====== Material shown
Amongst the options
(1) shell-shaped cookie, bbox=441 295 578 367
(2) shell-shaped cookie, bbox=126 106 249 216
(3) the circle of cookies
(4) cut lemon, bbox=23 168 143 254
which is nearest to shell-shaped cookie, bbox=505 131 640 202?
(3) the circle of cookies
============
Copy out the data above word for word.

Amongst the options
(1) shell-shaped cookie, bbox=441 295 578 367
(2) shell-shaped cookie, bbox=126 106 249 216
(3) the circle of cookies
(4) cut lemon, bbox=23 168 143 254
which is nearest to shell-shaped cookie, bbox=505 131 640 202?
(3) the circle of cookies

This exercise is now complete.